Requirements to Establish the Affirmative Defense
Section 8 of the Act states that the Affirmative Defense is to be asserted in a Motion to Dismiss. The burden of proving the AD is on the person asserting it, the patient or the patient’s primary caregiver. In order for the AD to be effective, the patient/primary caregiver must establish the elements as provided in the Act by a preponderance of the evidence. The elements are as follows:
A doctor (MD or Osteopath), after having reviewed both the patient’s medical history and current medical condition during the course of a bona fide doctor-patient relationship, has stated (orally or in writing) that the patient is likely to receive therapeutic or palliative benefit from the medicinal use of marijuana.
Collectively, the patient and/or primary caregiver do not possess a greater amount than is reasonably necessary to ensure the uninterrupted availability of the medicine used to treat or alleviate that patient’s serious or debilitating medical condition or the symptoms of same.
The marijuana was in fact for the purposes of treating or alleviating the patients serious or debilitating medical condition and/or symptoms of same.
According to section 8(3)(b) of the Act, if the above elements are met, the charges shall be dismissed.
What to expect
On first glance the above listed elements would seem fairly easy to meet, thereby requiring the charge(s) be dropped. However, litigation is never simple, there are no guarantees of outcome and it is usually quite expensive, both financially and emotionally. It would not be unusual for several months to elapse before a hearing can be scheduled for a Motion to Dismiss. During this time your attorney will be conducting witness interviews, researching law, organizing their evidence, crafting the arguments to be made and otherwise preparing the Motion to Dismiss.

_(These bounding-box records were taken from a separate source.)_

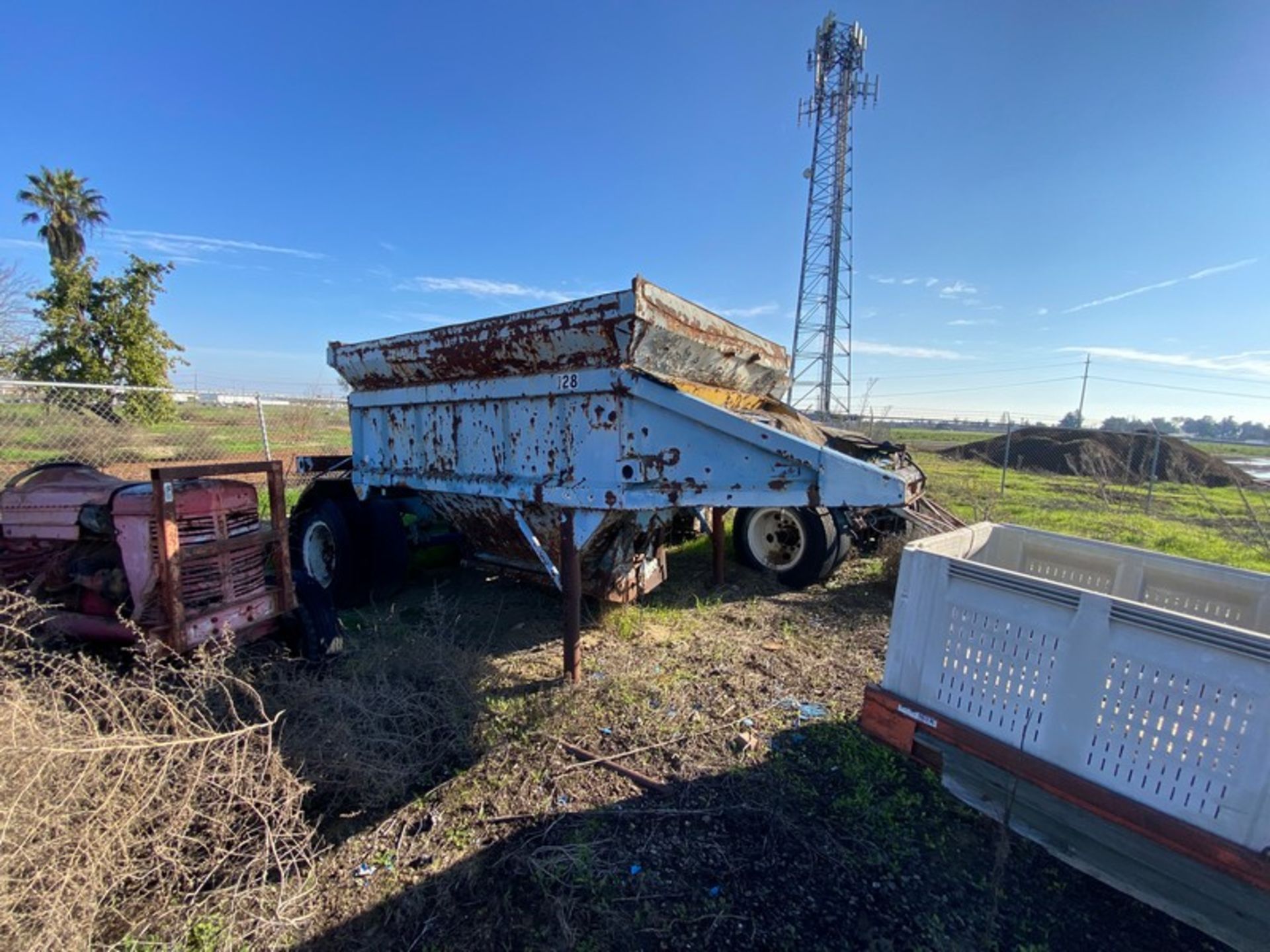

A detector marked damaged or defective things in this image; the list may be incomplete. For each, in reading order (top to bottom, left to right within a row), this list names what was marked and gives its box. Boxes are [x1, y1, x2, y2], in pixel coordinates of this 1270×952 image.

rusty farm trailer [292, 275, 937, 677]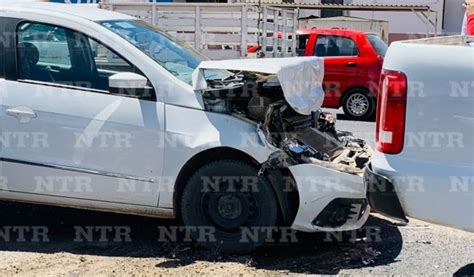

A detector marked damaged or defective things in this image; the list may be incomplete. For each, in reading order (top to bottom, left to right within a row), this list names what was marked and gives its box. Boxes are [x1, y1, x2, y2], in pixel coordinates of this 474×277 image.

crumpled car hood [191, 56, 324, 114]
white damaged car [0, 2, 370, 252]
damaged front bumper [288, 163, 370, 232]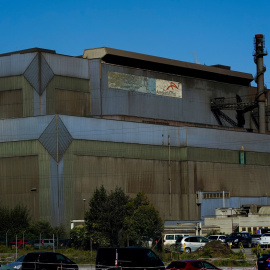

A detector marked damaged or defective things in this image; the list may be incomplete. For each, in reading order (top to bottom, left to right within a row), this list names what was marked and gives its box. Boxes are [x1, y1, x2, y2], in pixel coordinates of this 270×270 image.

rusty metal siding [0, 52, 35, 77]
rusty metal siding [42, 52, 88, 78]
rusty metal siding [100, 63, 249, 126]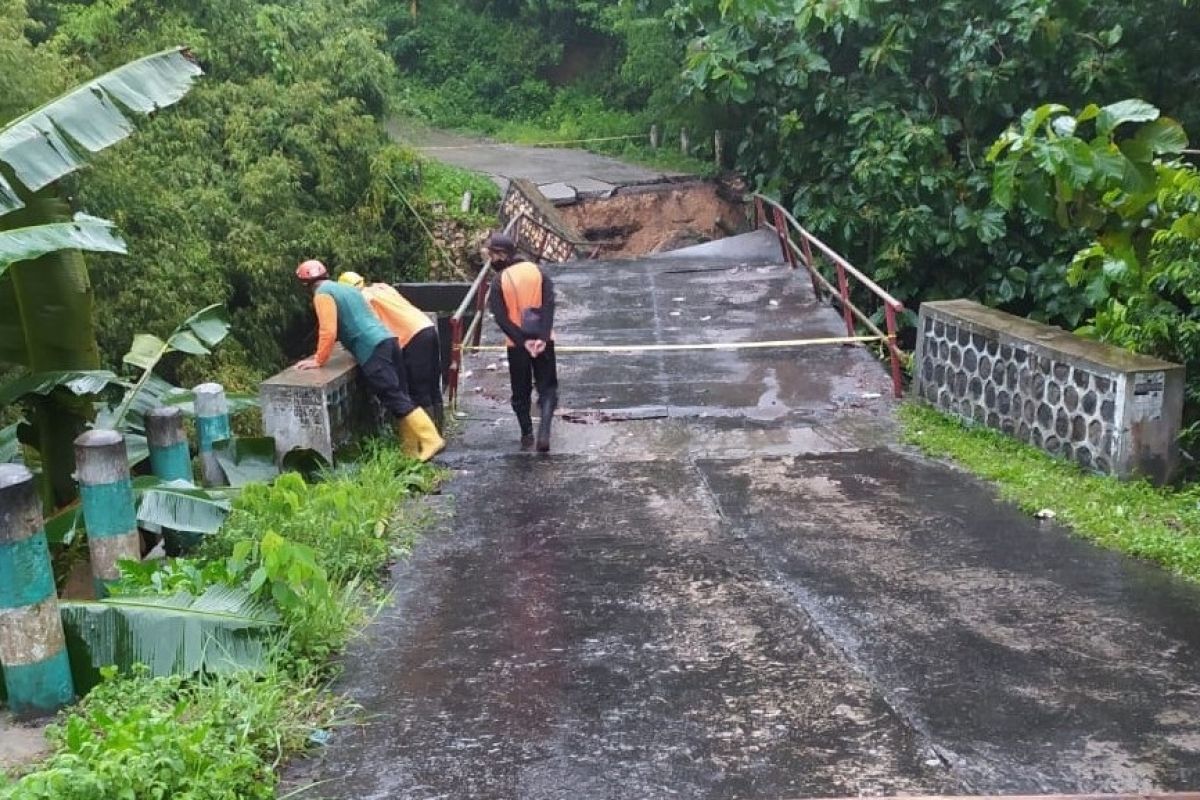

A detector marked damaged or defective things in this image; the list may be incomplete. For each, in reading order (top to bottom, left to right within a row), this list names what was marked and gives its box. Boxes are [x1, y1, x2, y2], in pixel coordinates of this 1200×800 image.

floodwater damage [288, 234, 1200, 796]
damaged road [290, 231, 1200, 800]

At the hearing the evidence will be presented to the court and the arguments made. The Judge may make their decision immediately or issue a written opinion. If a Judge decides to issue a written opinion, it is likely to take anywhere from 2-4 weeks, if not longer. Hopefully the decision will go your way. Regardless of the ultimate decision, getting to that point will likely cost several thousand dollars, a fair amount of time and a large amount of stress.
It should be noted that many different hypothetical situations have been discussed on the board regarding the AD. While many are an interesting exercise in “what if,” in reality none of us know how the courts are going to approach and interpret the law. As with any new legislation, it will take several years and more than a few “test cases” before any determinations or recommendations can be made with confidence.